Pisa © Roland Salz 2000 - 2015
Roland Salz                                                                      
                                                                      Meditationen über Architektur

XXVII. Der Westbau als Baukörper

 

Als Baukörper betrachtet zerfällt der Westbau des Straßburger Münsters klar in zwei Teile: einen mächtigen, hochgestellten Quader, von 45 Metern Breite und 66 Metern Höhe, bei einer Tiefe von 18 Metern, und einen Turmaufsatz, der in einzigartig unsymmetrischer Weise auf das nördliche Drittel dieses Quaders gestellt ist und eine Höhe von noch einmal 76 Metern aufweist. Der Turm allein ist also 10 Meter höher als das Quadermassiv und führt das Gesamtgebäude bis auf eine Höhe von 142 Metern. Das Straßburger Münster war bei seiner Fertigstellung im Jahre 1439 das höchste Kirchengebäude Europas und blieb es über Jahrhunderte. Nur die Kirchtürme von Ulm und Köln, die aber erst im 19. Jahrhundert vollendet wurden, überragten dann denjenigen von Straßburg.

          Stabilität wird dem gewaltigen Quader durch insgesamt zehn Strebepfeiler verliehen, vier auf der Fassadenseite, je zwei auf den Schmalseiten und noch einmal zwei auf der Ostseite. Das wesentlich niedrigere und auch schmalere Langhaus vermag den Westbau auf der Ostseite nämlich nicht ausreichend zu stützen, und so schieben sich diese beiden östlichen Strebepfeiler an den Flanken der Langhausseitenschiffe vorbei, wobei sie deren Fensteröffnungen im westlichsten Joch zur Hälfte verdecken.

          Die Strebepfeiler stehen an der Basis des Gebäudes jeweils um mehr als zwei Meter vor, so daß die optischen Dimensionen des Quaders auf 50 Meter Breite und 23 Meter Tiefe anwachsen. Mit zunehmender Höhe weisen zwar die Strebepfeiler deutlich erkennbare Rücksprünge auf; diejenigen der Geschosse des Massivs selbst sind dagegen so minimal, daß man sie mit dem Auge kaum ausmachen kann.

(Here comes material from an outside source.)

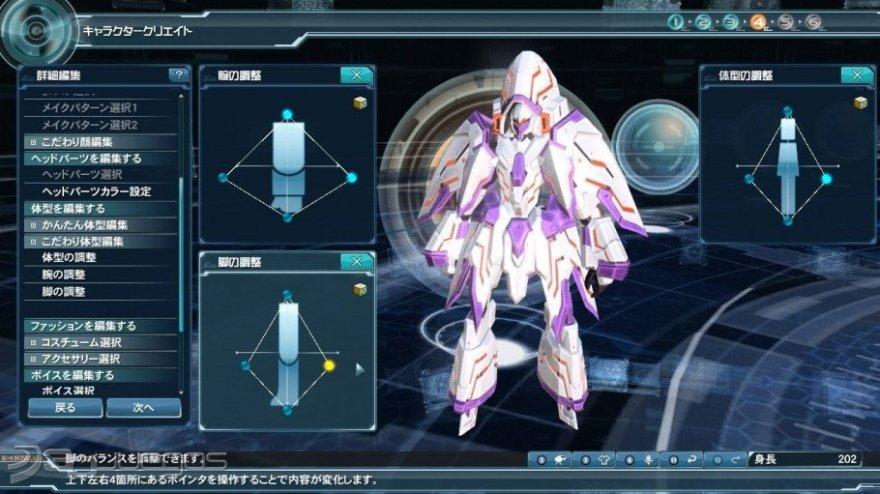 phantasy_star_online_2-2032299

So entsteht der wandartige und übermächtige Eindruck der Westfassade, dem sich kaum ein Betrachter entziehen kann, wenn er ihr auf dem Vorplatz des Münsters gegenübersteht.

          Durch die Strebepfeiler wird die Fassade vertikal in drei Abschnitte von ungleicher Breite gegliedert. Sie entsprechen in ihren Proportionen ungefähr den Breiten von Mittelschiff und Seitenschiffen des Langhauses. Die mittleren beiden Strebepfeiler liegen in den Achsen der Mittelschiffpfeiler, durch ihre größere Stärke wird der Raum zwischen ihnen aber etwas kleiner als die Jochbreite des Mittelschiffes. Die äußeren Strebepfeiler sind dagegen aus den Achsen der Seitenschiffwände nach außen verschoben, so daß hier die Abstände zwischen den Strebepfeilern annähernd der Seitenschiffbreite entsprechen, wobei die Zwischenräume aber nicht genau in den Flucht der Seitenschiffs liegt. Die Fassade spiegelt also, auch durch die drei jeweils zwischen den Strebepfeilerpaaren gelegenen Portale, die Dreischiffigkeit des Langhauses wieder, verändert aber die Proportionen etwas zugunsten einer stärkeren Betonung der Flügel.

          Diese Tendenz wird verständlich, wenn man sich vergegenwärtigt, daß bereits die Vorgängerkirche, das ottonische Wernher-Münster, mit einer Doppelturmfassade ausgestattet war und daß diese zweitürmige Grundanlage, die die Flügel der Westfassade gegenüber der Mitte hervorhebt, auch für den gotischen Neubau beibehalten werden sollte.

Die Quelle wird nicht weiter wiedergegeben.